WRITTEN INSTRUCTION.
Please return all of the entries below word for word, leaving out the pictures.

DATA FOR THIS TASK.

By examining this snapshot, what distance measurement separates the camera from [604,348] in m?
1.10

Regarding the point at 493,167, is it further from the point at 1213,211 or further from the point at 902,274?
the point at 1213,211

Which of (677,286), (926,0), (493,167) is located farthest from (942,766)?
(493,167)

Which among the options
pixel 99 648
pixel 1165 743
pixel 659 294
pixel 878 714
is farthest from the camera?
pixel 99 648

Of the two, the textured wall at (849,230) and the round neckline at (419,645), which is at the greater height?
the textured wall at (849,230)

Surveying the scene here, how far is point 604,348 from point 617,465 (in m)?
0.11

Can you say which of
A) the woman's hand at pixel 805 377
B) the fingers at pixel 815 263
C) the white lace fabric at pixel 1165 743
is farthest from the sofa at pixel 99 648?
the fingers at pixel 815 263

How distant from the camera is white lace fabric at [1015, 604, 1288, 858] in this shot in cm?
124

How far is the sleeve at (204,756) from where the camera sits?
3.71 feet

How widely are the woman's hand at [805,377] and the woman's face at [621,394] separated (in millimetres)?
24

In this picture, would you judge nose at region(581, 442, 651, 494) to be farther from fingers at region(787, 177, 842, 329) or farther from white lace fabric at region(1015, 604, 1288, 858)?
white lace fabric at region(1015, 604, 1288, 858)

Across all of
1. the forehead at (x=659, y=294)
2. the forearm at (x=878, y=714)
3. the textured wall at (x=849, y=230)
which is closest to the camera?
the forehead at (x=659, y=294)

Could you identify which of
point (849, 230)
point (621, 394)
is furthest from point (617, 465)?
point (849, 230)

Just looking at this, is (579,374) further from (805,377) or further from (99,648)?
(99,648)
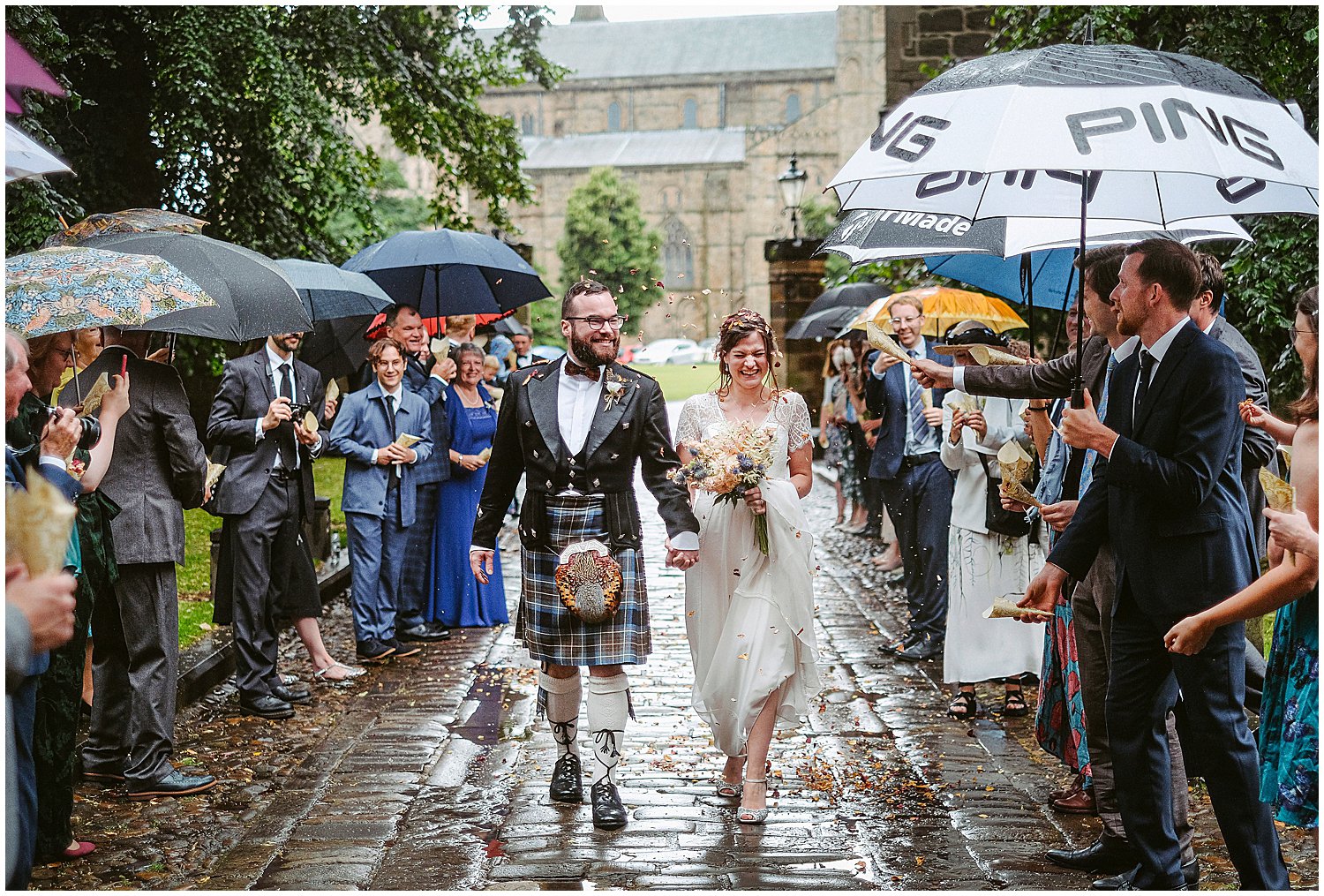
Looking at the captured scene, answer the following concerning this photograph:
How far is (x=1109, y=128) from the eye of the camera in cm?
462

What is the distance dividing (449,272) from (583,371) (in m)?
5.50

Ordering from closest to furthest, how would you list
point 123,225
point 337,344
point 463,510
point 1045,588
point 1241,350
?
point 1045,588 < point 1241,350 < point 123,225 < point 463,510 < point 337,344

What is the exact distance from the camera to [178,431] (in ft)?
20.8

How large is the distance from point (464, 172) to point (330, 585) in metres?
12.7

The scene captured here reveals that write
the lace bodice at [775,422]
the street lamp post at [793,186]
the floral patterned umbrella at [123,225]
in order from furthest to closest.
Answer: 1. the street lamp post at [793,186]
2. the floral patterned umbrella at [123,225]
3. the lace bodice at [775,422]

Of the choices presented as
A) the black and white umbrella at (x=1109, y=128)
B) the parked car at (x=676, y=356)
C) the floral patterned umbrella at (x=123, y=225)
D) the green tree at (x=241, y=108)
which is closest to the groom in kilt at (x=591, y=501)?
the parked car at (x=676, y=356)

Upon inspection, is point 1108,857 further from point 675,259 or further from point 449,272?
→ point 675,259

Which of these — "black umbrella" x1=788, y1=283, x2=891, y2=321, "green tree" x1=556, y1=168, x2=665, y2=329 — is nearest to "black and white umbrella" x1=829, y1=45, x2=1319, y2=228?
"black umbrella" x1=788, y1=283, x2=891, y2=321

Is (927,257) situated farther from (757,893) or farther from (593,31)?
(593,31)

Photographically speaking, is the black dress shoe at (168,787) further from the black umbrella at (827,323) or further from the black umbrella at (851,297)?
the black umbrella at (851,297)

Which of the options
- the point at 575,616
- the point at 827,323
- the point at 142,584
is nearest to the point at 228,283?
the point at 142,584

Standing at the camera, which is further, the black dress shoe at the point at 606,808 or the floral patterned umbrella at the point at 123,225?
the floral patterned umbrella at the point at 123,225

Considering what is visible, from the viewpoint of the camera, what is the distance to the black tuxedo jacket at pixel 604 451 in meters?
5.97

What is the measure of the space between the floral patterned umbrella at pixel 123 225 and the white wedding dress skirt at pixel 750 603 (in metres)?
2.79
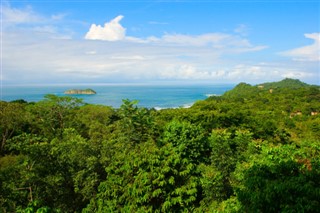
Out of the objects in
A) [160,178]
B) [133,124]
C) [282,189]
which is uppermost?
[282,189]

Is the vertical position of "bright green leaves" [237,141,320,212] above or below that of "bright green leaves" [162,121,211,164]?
above

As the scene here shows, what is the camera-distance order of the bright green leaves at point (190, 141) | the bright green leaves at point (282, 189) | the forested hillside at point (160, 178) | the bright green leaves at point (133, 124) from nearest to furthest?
the bright green leaves at point (282, 189)
the forested hillside at point (160, 178)
the bright green leaves at point (190, 141)
the bright green leaves at point (133, 124)

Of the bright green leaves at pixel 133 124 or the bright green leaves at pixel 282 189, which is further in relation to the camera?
the bright green leaves at pixel 133 124

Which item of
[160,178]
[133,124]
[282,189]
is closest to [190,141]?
[133,124]

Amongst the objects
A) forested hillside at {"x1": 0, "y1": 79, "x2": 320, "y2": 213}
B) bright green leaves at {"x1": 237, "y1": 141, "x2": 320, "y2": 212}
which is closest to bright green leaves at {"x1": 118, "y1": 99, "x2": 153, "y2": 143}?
forested hillside at {"x1": 0, "y1": 79, "x2": 320, "y2": 213}

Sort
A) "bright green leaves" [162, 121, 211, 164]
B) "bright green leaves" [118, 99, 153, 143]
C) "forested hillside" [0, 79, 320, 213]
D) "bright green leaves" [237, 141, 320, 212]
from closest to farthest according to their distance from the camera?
1. "bright green leaves" [237, 141, 320, 212]
2. "forested hillside" [0, 79, 320, 213]
3. "bright green leaves" [162, 121, 211, 164]
4. "bright green leaves" [118, 99, 153, 143]

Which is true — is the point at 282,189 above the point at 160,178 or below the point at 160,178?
above

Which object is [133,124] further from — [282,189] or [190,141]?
[282,189]

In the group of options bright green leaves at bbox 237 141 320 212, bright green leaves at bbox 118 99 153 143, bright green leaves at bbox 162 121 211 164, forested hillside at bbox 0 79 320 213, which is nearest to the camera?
bright green leaves at bbox 237 141 320 212

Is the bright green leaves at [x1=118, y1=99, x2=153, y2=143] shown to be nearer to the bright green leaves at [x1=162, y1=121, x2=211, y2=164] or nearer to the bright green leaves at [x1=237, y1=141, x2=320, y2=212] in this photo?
the bright green leaves at [x1=162, y1=121, x2=211, y2=164]

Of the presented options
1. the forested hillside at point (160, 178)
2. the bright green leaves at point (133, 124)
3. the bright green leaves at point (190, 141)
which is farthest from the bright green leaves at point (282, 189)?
the bright green leaves at point (133, 124)

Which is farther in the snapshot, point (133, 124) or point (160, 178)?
point (133, 124)

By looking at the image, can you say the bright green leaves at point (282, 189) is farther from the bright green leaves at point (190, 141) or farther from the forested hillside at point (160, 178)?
the bright green leaves at point (190, 141)

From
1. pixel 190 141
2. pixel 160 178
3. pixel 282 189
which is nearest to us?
pixel 282 189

COMPLETED TASK.
By examining this snapshot, what distance measurement separates the camera from [604,348] in m?
1.10

Regarding the point at 493,167, is it further from the point at 1213,211 or further from the point at 902,274?
the point at 1213,211

Which of (677,286), (926,0), (493,167) is located farthest from (942,766)?
(493,167)

Which among the options
pixel 99 648
pixel 1165 743
pixel 659 294
pixel 878 714
is farthest from the camera?
pixel 99 648

Of the two, the textured wall at (849,230) and the round neckline at (419,645), which is at the greater height?
the textured wall at (849,230)

Surveying the scene here, how far is point 604,348 from point 617,465 (in m)?
0.11

Can you say which of
A) the woman's hand at pixel 805 377
B) the fingers at pixel 815 263
C) the white lace fabric at pixel 1165 743
is farthest from the sofa at pixel 99 648?
the fingers at pixel 815 263

How distant from the camera is white lace fabric at [1015, 604, 1288, 858] in this shot in cm?
124

How far is the sleeve at (204,756) from where the camera sits?
3.71 feet

How widely are the woman's hand at [805,377] and the woman's face at [621,394] separated (in millimetres)?
24

In this picture, would you judge nose at region(581, 442, 651, 494) to be farther from fingers at region(787, 177, 842, 329) or farther from white lace fabric at region(1015, 604, 1288, 858)?
white lace fabric at region(1015, 604, 1288, 858)

Across all of
1. the forehead at (x=659, y=294)
2. the forearm at (x=878, y=714)
3. the textured wall at (x=849, y=230)
which is closest to the camera?
the forehead at (x=659, y=294)

Could you identify which of
point (849, 230)
point (621, 394)
is furthest from point (617, 465)?
point (849, 230)

Just looking at this, is (579,374) further from (805,377) or further from (99,648)?
(99,648)
Looking at the captured scene, answer the following concerning this photograph:
How far is (x=1109, y=128) from the eye of the camera in cm?
462

What is the distance dividing (449,272) from (583,371) (in m)?
5.50

Ordering from closest to furthest, how would you list
point 123,225
point 337,344
point 463,510
point 1045,588
point 1241,350
?
point 1045,588 < point 1241,350 < point 123,225 < point 463,510 < point 337,344

What is the exact distance from the camera to [178,431] (in ft)?
20.8

How large is the distance from point (464, 172) to point (330, 585) in metres?
12.7

The scene captured here reveals that write
the lace bodice at [775,422]
the street lamp post at [793,186]
the floral patterned umbrella at [123,225]
in order from furthest to closest.
Answer: 1. the street lamp post at [793,186]
2. the floral patterned umbrella at [123,225]
3. the lace bodice at [775,422]

Of the choices presented as
A) the black and white umbrella at (x=1109, y=128)
B) the parked car at (x=676, y=356)
C) the floral patterned umbrella at (x=123, y=225)
D) the green tree at (x=241, y=108)
which is closest to the groom in kilt at (x=591, y=501)?
the parked car at (x=676, y=356)

Upon inspection, is point 1108,857 further from point 675,259 or further from point 449,272?
→ point 675,259

Which of these — "black umbrella" x1=788, y1=283, x2=891, y2=321, "green tree" x1=556, y1=168, x2=665, y2=329 — is nearest to "black and white umbrella" x1=829, y1=45, x2=1319, y2=228?
"black umbrella" x1=788, y1=283, x2=891, y2=321

Is (927,257) situated farther from (757,893) or farther from (593,31)?
(593,31)

Photographically speaking, is the black dress shoe at (168,787) further from the black umbrella at (827,323) or further from the black umbrella at (851,297)?
the black umbrella at (851,297)

Which of the options
- the point at 575,616
- the point at 827,323
- the point at 142,584
is nearest to the point at 228,283?
the point at 142,584

Standing at the camera, which is further, the black dress shoe at the point at 606,808 or the floral patterned umbrella at the point at 123,225?
the floral patterned umbrella at the point at 123,225

Considering what is visible, from the viewpoint of the camera, what is the distance to the black tuxedo jacket at pixel 604 451 in meters?
5.97

What is the measure of the space between the floral patterned umbrella at pixel 123 225 and the white wedding dress skirt at pixel 750 603 (in metres)?
2.79
Out of the objects in
A) [160,178]
B) [133,124]
C) [282,189]
which is uppermost?
[282,189]

Is the vertical position of "bright green leaves" [237,141,320,212] above or below that of "bright green leaves" [162,121,211,164]?
above

As the scene here shows, what is the camera-distance order of the bright green leaves at point (190, 141) | the bright green leaves at point (282, 189) | the forested hillside at point (160, 178) | the bright green leaves at point (133, 124) from nearest to furthest?
the bright green leaves at point (282, 189)
the forested hillside at point (160, 178)
the bright green leaves at point (190, 141)
the bright green leaves at point (133, 124)

Of the bright green leaves at pixel 133 124 or the bright green leaves at pixel 282 189, which is further in relation to the camera?
the bright green leaves at pixel 133 124

Which item of
[160,178]
[133,124]
[282,189]
is closest to [190,141]?
[133,124]

Amongst the objects
A) forested hillside at {"x1": 0, "y1": 79, "x2": 320, "y2": 213}
B) bright green leaves at {"x1": 237, "y1": 141, "x2": 320, "y2": 212}
which is closest to bright green leaves at {"x1": 118, "y1": 99, "x2": 153, "y2": 143}?
forested hillside at {"x1": 0, "y1": 79, "x2": 320, "y2": 213}

Sort
A) "bright green leaves" [162, 121, 211, 164]
B) "bright green leaves" [118, 99, 153, 143]
C) "forested hillside" [0, 79, 320, 213]
D) "bright green leaves" [237, 141, 320, 212]
from closest to farthest according to their distance from the camera?
1. "bright green leaves" [237, 141, 320, 212]
2. "forested hillside" [0, 79, 320, 213]
3. "bright green leaves" [162, 121, 211, 164]
4. "bright green leaves" [118, 99, 153, 143]

Which is true — is the point at 282,189 above the point at 160,178 or below the point at 160,178?
above

Which object is [133,124] further from — [282,189] or [190,141]?
[282,189]

In the group of options bright green leaves at bbox 237 141 320 212, bright green leaves at bbox 118 99 153 143, bright green leaves at bbox 162 121 211 164, forested hillside at bbox 0 79 320 213, which is nearest to the camera?
bright green leaves at bbox 237 141 320 212

Is the bright green leaves at [x1=118, y1=99, x2=153, y2=143] shown to be nearer to the bright green leaves at [x1=162, y1=121, x2=211, y2=164] or nearer to the bright green leaves at [x1=237, y1=141, x2=320, y2=212] in this photo?
the bright green leaves at [x1=162, y1=121, x2=211, y2=164]

Of the presented options
1. the forested hillside at point (160, 178)
2. the bright green leaves at point (133, 124)
3. the bright green leaves at point (190, 141)
which is farthest from the bright green leaves at point (282, 189)?
the bright green leaves at point (133, 124)

Which is farther in the snapshot, point (133, 124) or point (160, 178)?
point (133, 124)

By looking at the image, can you say the bright green leaves at point (282, 189) is farther from the bright green leaves at point (190, 141) or farther from the forested hillside at point (160, 178)?
the bright green leaves at point (190, 141)

From
1. pixel 190 141
2. pixel 160 178
3. pixel 282 189
which is nearest to us?
pixel 282 189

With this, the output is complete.